Task statement - Reproduce the stretch of the records from the line containing "How distant is" through the line containing "1.13 meters", with both of those lines included and nothing else.
··· Provided entries
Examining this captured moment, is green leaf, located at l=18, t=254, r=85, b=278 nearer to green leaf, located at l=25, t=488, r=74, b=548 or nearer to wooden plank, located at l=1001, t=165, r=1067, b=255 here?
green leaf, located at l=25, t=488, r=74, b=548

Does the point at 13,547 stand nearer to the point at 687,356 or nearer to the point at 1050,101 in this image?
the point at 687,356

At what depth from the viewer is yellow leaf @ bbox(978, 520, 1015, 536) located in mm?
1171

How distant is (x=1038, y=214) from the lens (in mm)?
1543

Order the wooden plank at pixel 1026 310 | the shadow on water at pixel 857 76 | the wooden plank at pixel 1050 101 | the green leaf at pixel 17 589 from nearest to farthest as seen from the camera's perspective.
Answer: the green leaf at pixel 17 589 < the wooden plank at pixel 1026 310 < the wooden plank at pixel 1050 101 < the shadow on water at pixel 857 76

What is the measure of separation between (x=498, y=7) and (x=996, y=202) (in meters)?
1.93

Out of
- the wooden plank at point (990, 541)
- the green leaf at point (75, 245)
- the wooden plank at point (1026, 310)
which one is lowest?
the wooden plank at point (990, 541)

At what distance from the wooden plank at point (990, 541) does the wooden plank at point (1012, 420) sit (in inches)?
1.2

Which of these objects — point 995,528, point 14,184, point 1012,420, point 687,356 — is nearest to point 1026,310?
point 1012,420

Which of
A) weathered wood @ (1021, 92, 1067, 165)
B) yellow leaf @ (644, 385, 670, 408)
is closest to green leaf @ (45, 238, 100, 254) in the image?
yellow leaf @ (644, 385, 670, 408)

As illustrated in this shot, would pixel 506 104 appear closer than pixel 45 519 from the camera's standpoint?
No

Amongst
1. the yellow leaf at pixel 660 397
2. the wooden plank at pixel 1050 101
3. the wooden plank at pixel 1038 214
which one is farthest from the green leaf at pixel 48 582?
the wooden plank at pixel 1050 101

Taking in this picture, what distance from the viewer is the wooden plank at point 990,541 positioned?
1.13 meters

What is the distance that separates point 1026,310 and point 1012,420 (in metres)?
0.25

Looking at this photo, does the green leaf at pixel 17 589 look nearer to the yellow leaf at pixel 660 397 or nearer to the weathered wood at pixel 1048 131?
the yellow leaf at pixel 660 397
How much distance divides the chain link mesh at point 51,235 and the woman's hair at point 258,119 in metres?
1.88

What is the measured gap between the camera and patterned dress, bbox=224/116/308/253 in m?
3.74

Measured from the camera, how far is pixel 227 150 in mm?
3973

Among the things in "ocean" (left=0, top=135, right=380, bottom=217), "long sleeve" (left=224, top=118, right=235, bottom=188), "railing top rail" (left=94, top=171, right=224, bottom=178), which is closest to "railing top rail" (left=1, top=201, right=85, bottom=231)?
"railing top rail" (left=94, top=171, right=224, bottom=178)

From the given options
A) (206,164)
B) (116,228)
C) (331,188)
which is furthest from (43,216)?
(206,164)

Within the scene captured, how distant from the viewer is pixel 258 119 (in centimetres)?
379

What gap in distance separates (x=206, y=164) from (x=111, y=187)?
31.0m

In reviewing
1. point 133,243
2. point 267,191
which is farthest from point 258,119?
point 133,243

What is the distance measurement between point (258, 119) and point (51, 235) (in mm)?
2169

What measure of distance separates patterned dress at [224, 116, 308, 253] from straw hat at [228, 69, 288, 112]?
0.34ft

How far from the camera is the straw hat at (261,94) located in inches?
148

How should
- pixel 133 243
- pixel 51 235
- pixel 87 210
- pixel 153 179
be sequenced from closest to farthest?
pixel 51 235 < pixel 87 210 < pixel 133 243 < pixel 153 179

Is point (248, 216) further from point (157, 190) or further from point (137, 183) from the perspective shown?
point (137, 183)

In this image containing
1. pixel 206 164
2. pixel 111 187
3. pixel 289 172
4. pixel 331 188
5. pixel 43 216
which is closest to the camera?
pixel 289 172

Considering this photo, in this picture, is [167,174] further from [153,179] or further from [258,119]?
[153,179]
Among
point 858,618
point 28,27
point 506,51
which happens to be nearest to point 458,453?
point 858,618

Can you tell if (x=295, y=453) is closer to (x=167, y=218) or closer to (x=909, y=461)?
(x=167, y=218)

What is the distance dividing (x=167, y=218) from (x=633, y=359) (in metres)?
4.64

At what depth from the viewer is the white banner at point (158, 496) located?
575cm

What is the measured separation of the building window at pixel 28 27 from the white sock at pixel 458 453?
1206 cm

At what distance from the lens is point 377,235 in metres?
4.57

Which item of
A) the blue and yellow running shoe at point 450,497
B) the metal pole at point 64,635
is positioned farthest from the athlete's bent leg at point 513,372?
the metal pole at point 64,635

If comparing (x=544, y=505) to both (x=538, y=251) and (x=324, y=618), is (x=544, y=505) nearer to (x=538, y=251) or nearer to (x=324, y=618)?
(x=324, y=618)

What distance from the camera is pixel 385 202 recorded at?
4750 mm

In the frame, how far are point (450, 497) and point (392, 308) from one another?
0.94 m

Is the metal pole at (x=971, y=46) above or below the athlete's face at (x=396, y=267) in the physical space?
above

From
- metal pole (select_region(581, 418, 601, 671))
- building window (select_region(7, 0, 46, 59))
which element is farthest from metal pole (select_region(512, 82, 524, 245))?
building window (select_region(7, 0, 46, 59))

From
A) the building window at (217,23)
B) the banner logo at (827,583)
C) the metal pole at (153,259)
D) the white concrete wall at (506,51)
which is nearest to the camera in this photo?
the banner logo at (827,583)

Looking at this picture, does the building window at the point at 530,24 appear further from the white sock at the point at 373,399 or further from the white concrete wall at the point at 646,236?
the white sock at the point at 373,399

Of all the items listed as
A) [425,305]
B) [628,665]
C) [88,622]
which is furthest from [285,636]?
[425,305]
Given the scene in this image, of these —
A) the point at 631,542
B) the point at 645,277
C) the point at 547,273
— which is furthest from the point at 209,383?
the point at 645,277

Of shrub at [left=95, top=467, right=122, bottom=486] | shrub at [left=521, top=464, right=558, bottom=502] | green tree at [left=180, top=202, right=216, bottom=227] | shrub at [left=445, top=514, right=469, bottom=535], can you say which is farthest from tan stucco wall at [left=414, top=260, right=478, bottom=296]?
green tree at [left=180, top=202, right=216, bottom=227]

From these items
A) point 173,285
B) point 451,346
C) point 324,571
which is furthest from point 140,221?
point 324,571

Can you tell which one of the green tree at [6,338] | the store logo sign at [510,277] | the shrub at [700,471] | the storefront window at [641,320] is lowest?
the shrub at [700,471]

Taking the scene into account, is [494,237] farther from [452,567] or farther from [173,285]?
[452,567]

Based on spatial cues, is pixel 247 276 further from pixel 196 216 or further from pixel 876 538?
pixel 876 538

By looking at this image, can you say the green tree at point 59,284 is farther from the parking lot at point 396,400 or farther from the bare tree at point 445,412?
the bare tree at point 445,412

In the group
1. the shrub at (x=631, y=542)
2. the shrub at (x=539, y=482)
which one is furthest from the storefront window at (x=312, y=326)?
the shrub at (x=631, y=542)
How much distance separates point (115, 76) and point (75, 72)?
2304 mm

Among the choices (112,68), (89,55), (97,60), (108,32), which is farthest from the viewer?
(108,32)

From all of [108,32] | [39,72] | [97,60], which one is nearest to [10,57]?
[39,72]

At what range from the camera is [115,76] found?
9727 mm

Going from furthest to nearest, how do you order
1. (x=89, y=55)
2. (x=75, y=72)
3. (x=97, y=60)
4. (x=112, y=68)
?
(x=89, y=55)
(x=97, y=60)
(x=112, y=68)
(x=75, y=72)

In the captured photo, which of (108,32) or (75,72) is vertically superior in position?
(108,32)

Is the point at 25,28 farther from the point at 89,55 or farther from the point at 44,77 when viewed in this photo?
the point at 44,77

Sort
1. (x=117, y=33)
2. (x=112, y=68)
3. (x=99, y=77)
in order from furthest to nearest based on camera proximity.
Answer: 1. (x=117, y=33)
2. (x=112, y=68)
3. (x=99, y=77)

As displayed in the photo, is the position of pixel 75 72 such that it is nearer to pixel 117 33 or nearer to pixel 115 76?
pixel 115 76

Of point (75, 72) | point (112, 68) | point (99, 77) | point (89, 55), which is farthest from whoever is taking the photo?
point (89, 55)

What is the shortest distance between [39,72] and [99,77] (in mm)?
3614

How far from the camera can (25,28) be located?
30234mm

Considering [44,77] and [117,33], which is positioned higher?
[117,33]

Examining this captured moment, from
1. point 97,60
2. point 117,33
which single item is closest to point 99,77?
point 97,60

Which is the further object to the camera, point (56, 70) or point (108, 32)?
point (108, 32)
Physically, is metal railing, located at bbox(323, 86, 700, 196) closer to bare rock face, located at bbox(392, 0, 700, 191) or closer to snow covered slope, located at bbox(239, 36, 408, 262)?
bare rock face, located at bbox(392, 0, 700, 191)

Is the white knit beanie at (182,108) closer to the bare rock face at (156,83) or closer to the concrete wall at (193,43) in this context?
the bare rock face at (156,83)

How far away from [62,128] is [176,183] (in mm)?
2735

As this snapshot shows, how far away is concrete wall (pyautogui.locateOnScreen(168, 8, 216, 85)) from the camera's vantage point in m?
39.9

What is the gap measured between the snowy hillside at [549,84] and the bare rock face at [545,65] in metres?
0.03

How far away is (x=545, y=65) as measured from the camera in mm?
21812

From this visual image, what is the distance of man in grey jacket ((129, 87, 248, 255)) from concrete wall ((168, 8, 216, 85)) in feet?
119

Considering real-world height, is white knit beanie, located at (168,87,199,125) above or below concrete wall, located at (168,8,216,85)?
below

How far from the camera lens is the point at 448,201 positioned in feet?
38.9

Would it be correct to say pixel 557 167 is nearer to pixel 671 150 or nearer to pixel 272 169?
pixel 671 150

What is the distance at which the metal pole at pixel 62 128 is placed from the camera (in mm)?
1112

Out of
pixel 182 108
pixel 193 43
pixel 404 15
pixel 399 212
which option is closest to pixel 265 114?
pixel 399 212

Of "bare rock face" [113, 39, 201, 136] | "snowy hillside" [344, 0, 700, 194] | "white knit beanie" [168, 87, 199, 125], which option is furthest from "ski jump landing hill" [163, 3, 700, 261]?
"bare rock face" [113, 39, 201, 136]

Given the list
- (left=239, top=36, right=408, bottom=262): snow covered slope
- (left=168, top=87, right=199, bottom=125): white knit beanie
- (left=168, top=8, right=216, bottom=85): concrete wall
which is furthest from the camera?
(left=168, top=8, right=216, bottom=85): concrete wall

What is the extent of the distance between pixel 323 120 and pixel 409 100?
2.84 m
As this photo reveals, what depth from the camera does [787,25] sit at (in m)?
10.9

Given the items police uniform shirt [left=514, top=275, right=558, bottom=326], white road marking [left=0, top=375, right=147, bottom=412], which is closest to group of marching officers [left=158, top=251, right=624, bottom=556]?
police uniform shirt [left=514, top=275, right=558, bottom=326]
······
Finished task -
How distant is (x=1038, y=214) from the lens (in mm)?
1543

Order the wooden plank at pixel 1026 310 | the shadow on water at pixel 857 76 | the wooden plank at pixel 1050 101 | the green leaf at pixel 17 589 from nearest to farthest as seen from the camera's perspective.
Answer: the green leaf at pixel 17 589 < the wooden plank at pixel 1026 310 < the wooden plank at pixel 1050 101 < the shadow on water at pixel 857 76

What is the measure of separation between (x=498, y=7) and (x=996, y=202) (in meters)?
1.93

Out of
- the wooden plank at point (990, 541)
- the green leaf at point (75, 245)
- the wooden plank at point (1026, 310)
which one is lowest?
the wooden plank at point (990, 541)

At what distance from the wooden plank at point (990, 541) does the wooden plank at point (1012, 420) sit (in inches)?
1.2

Which of these objects — point 995,528, point 14,184, point 1012,420, point 687,356 — is nearest to point 1026,310?
point 1012,420

Which of
A) weathered wood @ (1021, 92, 1067, 165)
B) yellow leaf @ (644, 385, 670, 408)
is closest to green leaf @ (45, 238, 100, 254) in the image?
yellow leaf @ (644, 385, 670, 408)

As illustrated in this shot, would pixel 506 104 appear closer than pixel 45 519 from the camera's standpoint?
No

Amongst
1. the yellow leaf at pixel 660 397
2. the wooden plank at pixel 1050 101
3. the wooden plank at pixel 1038 214
which one is farthest from the green leaf at pixel 48 582?
the wooden plank at pixel 1050 101

Taking in this picture, what distance from the viewer is the wooden plank at point 990,541 positioned?
1.13 meters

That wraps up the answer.